Work to do
Reproduce every record exactly as it appears, but not the pictures.
══════════
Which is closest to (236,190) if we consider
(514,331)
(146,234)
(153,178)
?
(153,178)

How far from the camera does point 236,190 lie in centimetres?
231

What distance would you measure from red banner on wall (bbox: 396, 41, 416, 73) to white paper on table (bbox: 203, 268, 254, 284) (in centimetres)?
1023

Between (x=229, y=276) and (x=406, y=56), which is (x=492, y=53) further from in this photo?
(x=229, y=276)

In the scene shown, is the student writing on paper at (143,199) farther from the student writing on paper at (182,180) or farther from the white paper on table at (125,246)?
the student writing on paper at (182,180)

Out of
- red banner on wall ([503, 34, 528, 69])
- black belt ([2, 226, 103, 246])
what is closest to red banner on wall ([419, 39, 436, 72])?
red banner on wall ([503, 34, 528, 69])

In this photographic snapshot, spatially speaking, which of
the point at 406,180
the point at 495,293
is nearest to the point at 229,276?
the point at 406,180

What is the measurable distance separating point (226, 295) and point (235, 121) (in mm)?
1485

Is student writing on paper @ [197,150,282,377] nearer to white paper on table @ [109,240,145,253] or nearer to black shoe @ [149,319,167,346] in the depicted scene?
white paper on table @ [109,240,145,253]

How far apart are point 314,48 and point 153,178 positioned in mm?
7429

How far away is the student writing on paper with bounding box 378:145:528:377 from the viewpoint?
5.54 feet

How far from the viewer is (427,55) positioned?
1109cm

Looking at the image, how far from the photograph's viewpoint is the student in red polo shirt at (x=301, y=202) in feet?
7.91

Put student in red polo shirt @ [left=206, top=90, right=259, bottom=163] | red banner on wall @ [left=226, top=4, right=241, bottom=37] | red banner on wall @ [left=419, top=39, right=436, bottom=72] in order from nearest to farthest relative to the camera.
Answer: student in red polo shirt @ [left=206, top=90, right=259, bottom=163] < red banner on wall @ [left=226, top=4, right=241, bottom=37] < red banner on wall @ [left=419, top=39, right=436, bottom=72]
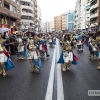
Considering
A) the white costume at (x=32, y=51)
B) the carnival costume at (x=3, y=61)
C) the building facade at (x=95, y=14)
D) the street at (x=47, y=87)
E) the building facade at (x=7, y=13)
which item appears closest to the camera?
the street at (x=47, y=87)

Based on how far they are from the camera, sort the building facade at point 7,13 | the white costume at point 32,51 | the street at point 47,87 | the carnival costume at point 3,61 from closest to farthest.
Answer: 1. the street at point 47,87
2. the carnival costume at point 3,61
3. the white costume at point 32,51
4. the building facade at point 7,13

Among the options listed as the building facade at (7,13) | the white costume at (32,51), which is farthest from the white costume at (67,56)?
the building facade at (7,13)

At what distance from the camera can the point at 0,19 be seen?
1308 inches

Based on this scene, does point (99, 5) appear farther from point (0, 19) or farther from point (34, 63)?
point (34, 63)

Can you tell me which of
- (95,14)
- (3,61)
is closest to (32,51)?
(3,61)

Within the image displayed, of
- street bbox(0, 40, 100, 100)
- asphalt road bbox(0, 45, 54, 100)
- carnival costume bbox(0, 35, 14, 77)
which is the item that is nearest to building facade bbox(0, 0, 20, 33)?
carnival costume bbox(0, 35, 14, 77)

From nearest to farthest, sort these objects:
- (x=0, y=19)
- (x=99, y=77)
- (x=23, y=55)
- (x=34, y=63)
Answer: (x=99, y=77) → (x=34, y=63) → (x=23, y=55) → (x=0, y=19)

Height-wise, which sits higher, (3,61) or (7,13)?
(7,13)

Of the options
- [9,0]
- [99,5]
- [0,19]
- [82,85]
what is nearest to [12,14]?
[9,0]

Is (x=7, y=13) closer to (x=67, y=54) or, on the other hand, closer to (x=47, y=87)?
(x=67, y=54)

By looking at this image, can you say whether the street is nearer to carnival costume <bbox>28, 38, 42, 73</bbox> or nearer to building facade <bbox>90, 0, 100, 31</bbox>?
carnival costume <bbox>28, 38, 42, 73</bbox>

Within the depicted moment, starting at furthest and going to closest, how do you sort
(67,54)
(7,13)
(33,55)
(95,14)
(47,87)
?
(95,14) < (7,13) < (67,54) < (33,55) < (47,87)

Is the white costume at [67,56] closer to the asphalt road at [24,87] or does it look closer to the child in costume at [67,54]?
the child in costume at [67,54]

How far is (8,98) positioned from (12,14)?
123 feet
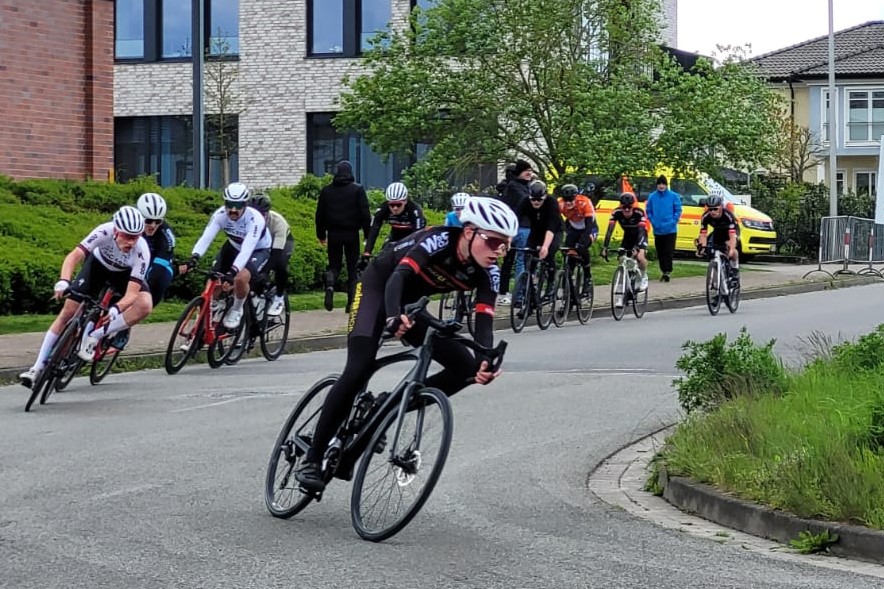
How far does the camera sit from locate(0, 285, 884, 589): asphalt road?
22.4ft

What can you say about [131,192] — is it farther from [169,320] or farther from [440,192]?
[440,192]

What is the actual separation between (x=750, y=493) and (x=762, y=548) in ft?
2.00

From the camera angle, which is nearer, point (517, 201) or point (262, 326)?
point (262, 326)

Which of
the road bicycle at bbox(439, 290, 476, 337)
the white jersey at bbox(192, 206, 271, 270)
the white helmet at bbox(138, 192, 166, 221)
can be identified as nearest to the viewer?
the white helmet at bbox(138, 192, 166, 221)

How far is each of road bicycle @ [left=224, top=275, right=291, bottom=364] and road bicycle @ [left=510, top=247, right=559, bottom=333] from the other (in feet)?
11.4

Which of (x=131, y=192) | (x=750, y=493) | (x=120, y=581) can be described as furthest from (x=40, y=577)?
(x=131, y=192)

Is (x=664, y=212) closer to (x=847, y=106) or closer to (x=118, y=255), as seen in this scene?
(x=118, y=255)

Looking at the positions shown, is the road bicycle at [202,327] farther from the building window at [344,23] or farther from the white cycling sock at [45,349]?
the building window at [344,23]

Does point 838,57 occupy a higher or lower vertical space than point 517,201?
higher

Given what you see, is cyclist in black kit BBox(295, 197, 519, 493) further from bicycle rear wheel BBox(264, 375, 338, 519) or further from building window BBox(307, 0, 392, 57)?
══════════
Task result
Which is closest to (236,190) if we consider
(514,331)
(146,234)
(153,178)
?
(153,178)

How far from the camera does point 236,190 lie in centimetres?
231

What distance would you measure from red banner on wall (bbox: 396, 41, 416, 73) to white paper on table (bbox: 203, 268, 254, 284) (in centimetres)?
1023

Between (x=229, y=276) and (x=406, y=56), which is (x=492, y=53) further from in this photo?
(x=229, y=276)

In the scene shown, is the student writing on paper at (143,199) farther from the student writing on paper at (182,180) or farther from the white paper on table at (125,246)?
the student writing on paper at (182,180)

Out of
- red banner on wall ([503, 34, 528, 69])
- black belt ([2, 226, 103, 246])
what is closest to red banner on wall ([419, 39, 436, 72])?
red banner on wall ([503, 34, 528, 69])

In this photographic snapshot, spatially speaking, which of
the point at 406,180
the point at 495,293
is nearest to the point at 229,276?
the point at 406,180

What is the measurable distance separating point (226, 295) and point (235, 121) (in mm)?
1485

Is student writing on paper @ [197,150,282,377] nearer to white paper on table @ [109,240,145,253] or nearer to black shoe @ [149,319,167,346] in the depicted scene?
white paper on table @ [109,240,145,253]

How far apart are point 314,48 and point 153,178 positioned in mm?
7429

How far away is the student writing on paper with bounding box 378:145:528:377 from the viewpoint?
5.54 feet

How far from the viewer is (427,55) positioned?
1109cm

Looking at the image, how far from the photograph's viewpoint is the student in red polo shirt at (x=301, y=202) in feet?
7.91

Put student in red polo shirt @ [left=206, top=90, right=259, bottom=163] | red banner on wall @ [left=226, top=4, right=241, bottom=37] | red banner on wall @ [left=419, top=39, right=436, bottom=72] in order from nearest to farthest relative to the camera.
Answer: student in red polo shirt @ [left=206, top=90, right=259, bottom=163] < red banner on wall @ [left=226, top=4, right=241, bottom=37] < red banner on wall @ [left=419, top=39, right=436, bottom=72]
Considering
A) the white costume at (x=32, y=51)
B) the carnival costume at (x=3, y=61)
C) the building facade at (x=95, y=14)
D) the street at (x=47, y=87)
E) the building facade at (x=7, y=13)
which item appears closest to the camera?
the street at (x=47, y=87)

Based on how far they are from the camera, sort the building facade at point 7,13 | the white costume at point 32,51 | the street at point 47,87 | the carnival costume at point 3,61 from closest to farthest.
Answer: 1. the street at point 47,87
2. the carnival costume at point 3,61
3. the white costume at point 32,51
4. the building facade at point 7,13

Among the options listed as the building facade at (7,13) | the white costume at (32,51), which is farthest from the white costume at (67,56)?
the building facade at (7,13)

At what distance from the camera can the point at 0,19 be seen?
1308 inches

Based on this scene, does point (99, 5) appear farther from point (0, 19) or farther from point (34, 63)?
point (34, 63)

Can you tell me which of
- (95,14)
- (3,61)
is closest to (32,51)?
(3,61)

Within the image displayed, of
- street bbox(0, 40, 100, 100)
- asphalt road bbox(0, 45, 54, 100)
- carnival costume bbox(0, 35, 14, 77)
which is the item that is nearest to building facade bbox(0, 0, 20, 33)?
carnival costume bbox(0, 35, 14, 77)

From nearest to farthest, sort these objects:
- (x=0, y=19)
- (x=99, y=77)
- (x=23, y=55)
- (x=34, y=63)
Answer: (x=99, y=77) → (x=34, y=63) → (x=23, y=55) → (x=0, y=19)

Height-wise, which sits higher, (3,61) or (7,13)?
(7,13)

Of the options
- [9,0]
- [99,5]
- [0,19]
- [82,85]
what is nearest to [12,14]?
[9,0]

Is (x=7, y=13) closer to (x=67, y=54) or, on the other hand, closer to (x=47, y=87)?
(x=67, y=54)

By looking at this image, can you say whether the street is nearer to carnival costume <bbox>28, 38, 42, 73</bbox> or nearer to building facade <bbox>90, 0, 100, 31</bbox>?
carnival costume <bbox>28, 38, 42, 73</bbox>

Within the depicted moment, starting at furthest and going to closest, how do you sort
(67,54)
(7,13)
(33,55)
(95,14)
(47,87)
?
(95,14) < (7,13) < (67,54) < (33,55) < (47,87)

Is the white costume at [67,56] closer to the asphalt road at [24,87] or does it look closer to the child in costume at [67,54]?
the child in costume at [67,54]

How far is (8,98) positioned from (12,14)?
123 feet
How far does the camera sit from locate(0, 285, 884, 589): asphalt road?
22.4ft

What can you say about [131,192] — is it farther from [169,320] or farther from [440,192]?
[440,192]

What is the actual separation between (x=750, y=493) and (x=762, y=548) in ft?
2.00

From the camera angle, which is nearer, point (517, 201) or point (262, 326)?
point (262, 326)

Which of
the road bicycle at bbox(439, 290, 476, 337)
the white jersey at bbox(192, 206, 271, 270)
the white helmet at bbox(138, 192, 166, 221)
can be identified as nearest to the viewer?
the white helmet at bbox(138, 192, 166, 221)

How far is each of road bicycle @ [left=224, top=275, right=291, bottom=364] and road bicycle @ [left=510, top=247, right=559, bottom=333] from the other (in feet)?
11.4

Which of (x=131, y=192) | (x=750, y=493) | (x=120, y=581) can be described as furthest from (x=40, y=577)?
(x=131, y=192)

Is (x=664, y=212) closer to (x=847, y=106) or closer to (x=118, y=255), as seen in this scene?
(x=118, y=255)

Looking at the positions shown, is the road bicycle at [202,327] farther from the building window at [344,23] or farther from the white cycling sock at [45,349]?
the building window at [344,23]

Does point 838,57 occupy a higher or lower vertical space than point 517,201?
higher

Given what you see, is cyclist in black kit BBox(295, 197, 519, 493) further from bicycle rear wheel BBox(264, 375, 338, 519) or further from building window BBox(307, 0, 392, 57)?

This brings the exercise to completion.